### ESTRATTO DELLA FONTE
==================================================

Se ci fosse stato chiesto di partire per il Vietnam, probabilmente ne avremmo risentito meno. Ebbene il risultato è che si respira ansia sociale da blocco del sistema, sui social è tutto un susseguirsi di bizantinismi su cosa avremmo potuto fare e invece non possiamo, uno striptease di insicurezze personali, paura della solitudine e difficoltà a fermarsi e approfittare del momento per (banalmente) fermarsi a pensare.

Per non parlare della tachicardia causata dal blocco dell’economia, della catastrofe immane del decremento del Dio Capitale, da togliere il fiato! Potrebbe sembrare demodé trascorrere del tempo con sé stessi lontani dal frastuono sociale e in realtà lo è. Potrebbe sembrare che più che esseri pensanti siamo macchine che producono per accumulare Capitale, in realtà lo è. Potrebbe sembrare che nell’attuale società, più che il Sole, è l’economia che ruota intorno alla Terra, in realtà lo è.

Lo è a partire dalla Rivoluzione Francese (sotto l’aspetto politico-sociale), dalla Rivoluzione Industriale (sotto l’aspetto economico-industriale). Lo è da quando si è andata formando la cosiddetta modernità liquida, da quando abbiamo smesso di considerare il passato e il presente, focalizzandoci solo sul futuro; nutrendoci inconsciamente fino al midollo di una prospettiva teleologica che ha condizionato le vite di ciascuno. O meglio, una mentalità che si è contratta nel processo collettivo e di riflesso è stata assimilata nella vita personale di ciascuno.

Con un presente che si trasforma continuamente in passato, con un obiettivo da raggiungere che può essere contenuto necessariamente solo nel futuro, ecco che la fretta di correre verso un obiettivo attanaglia le nostre vite per cui il tempo non è mai sufficiente, c’è il continuo maledetto bisogno impellente di produrre, di consumare, di andare oltre, di fare qualcosa. Una psicosi collettiva della fretta, della corsa, trascurando la coltivazione del presente che nel frattempo diventa arido come il deserto del Negev.

E in questa fretta di correre verso un fine, si inserisce la crisi dell’uomo contemporaneo: privo di ideali, privo di punti di riferimento, privo di valori. In verità l’attuale crisi dei valori (che comodamente si affida al caso) ne è una logica conseguenza: se nella società liquida il presente e il passato perdono il loro valore, parallelamente si svuota di significato anche la tradizione che per antonomasia appartiene al passato. Se culturalmente non si edifica nel presente e non si tiene conto del passato, il futuro sarà ovviamente vuoto di punti di riferimento, di strutture culturali a cui guardare. E farà paura.

==================================================

### RIGHE ELENCATE
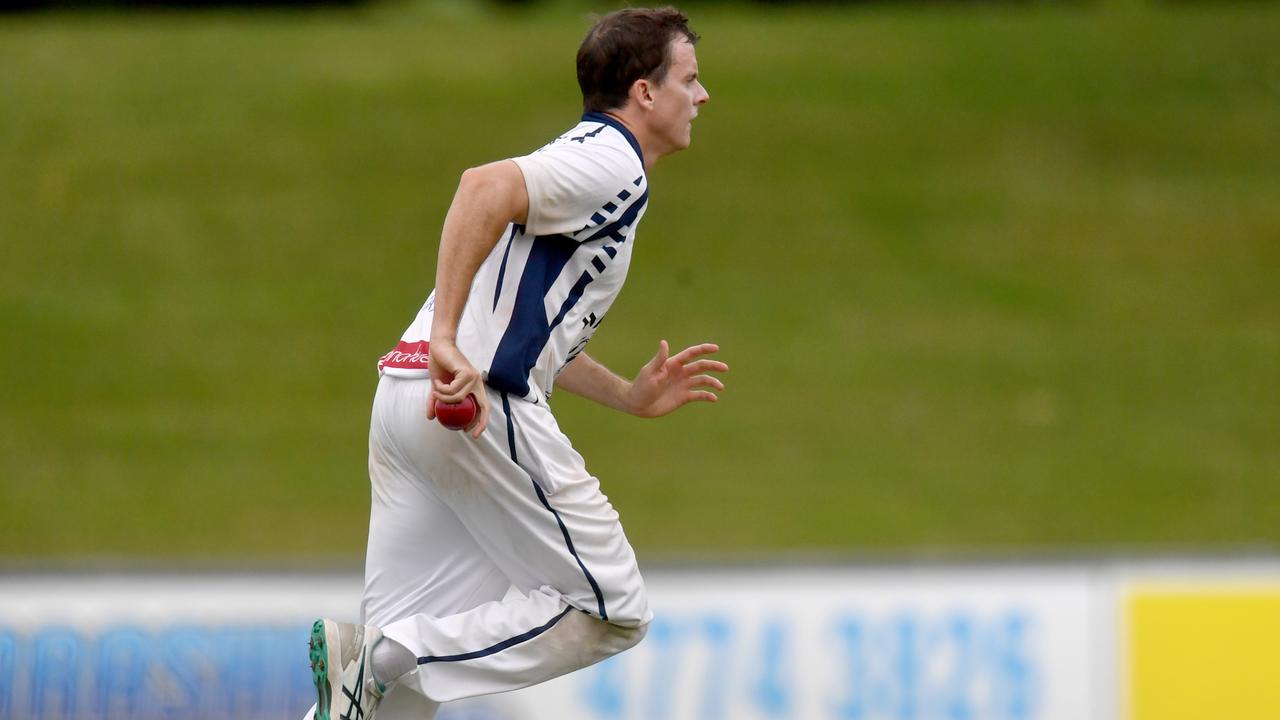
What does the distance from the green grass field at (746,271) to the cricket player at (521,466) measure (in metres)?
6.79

==================================================

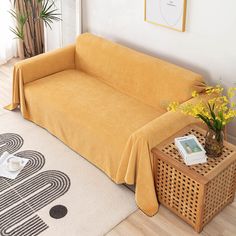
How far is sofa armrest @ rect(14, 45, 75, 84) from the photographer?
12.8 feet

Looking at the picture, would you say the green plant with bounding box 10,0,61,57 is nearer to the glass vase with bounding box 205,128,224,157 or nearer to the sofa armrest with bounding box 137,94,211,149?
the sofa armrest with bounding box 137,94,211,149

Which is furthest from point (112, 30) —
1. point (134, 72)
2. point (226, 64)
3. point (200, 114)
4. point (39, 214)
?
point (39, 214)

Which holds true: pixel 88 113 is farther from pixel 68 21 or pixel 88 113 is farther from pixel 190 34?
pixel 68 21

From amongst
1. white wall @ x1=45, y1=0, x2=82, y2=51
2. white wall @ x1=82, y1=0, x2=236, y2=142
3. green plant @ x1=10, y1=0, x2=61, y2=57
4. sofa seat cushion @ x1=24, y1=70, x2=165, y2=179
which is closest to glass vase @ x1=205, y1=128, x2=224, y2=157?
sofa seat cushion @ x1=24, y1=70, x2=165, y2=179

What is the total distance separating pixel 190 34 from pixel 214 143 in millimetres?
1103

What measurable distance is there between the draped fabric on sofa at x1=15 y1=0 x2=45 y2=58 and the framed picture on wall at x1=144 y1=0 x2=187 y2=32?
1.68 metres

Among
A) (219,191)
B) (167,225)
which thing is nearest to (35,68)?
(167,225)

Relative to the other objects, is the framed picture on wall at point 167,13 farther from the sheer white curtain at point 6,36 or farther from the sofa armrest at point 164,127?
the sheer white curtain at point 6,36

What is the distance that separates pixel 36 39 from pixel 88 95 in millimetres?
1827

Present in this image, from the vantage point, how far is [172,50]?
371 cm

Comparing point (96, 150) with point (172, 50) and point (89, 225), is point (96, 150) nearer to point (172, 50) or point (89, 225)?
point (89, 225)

==================================================

Per favore, riscrivi in forma più breve il paragrafo dell'estratto che inizia con «Lo è a partire dalla Rivoluzione Francese», conservandone i fatti principali. Le righe provengono da un'altra fonte.

Tutto ciò ha origine con la Rivoluzione Francese, sul piano politico-sociale, e con la Rivoluzione Industriale, sul piano economico-industriale. Si è affermato con la modernità liquida, da quando si è smesso di considerare passato e presente per concentrarsi solo sul futuro, assorbendo inconsciamente una prospettiva teleologica. Questa mentalità si è formata nel processo collettivo e poi è stata assimilata nella vita personale di ciascuno.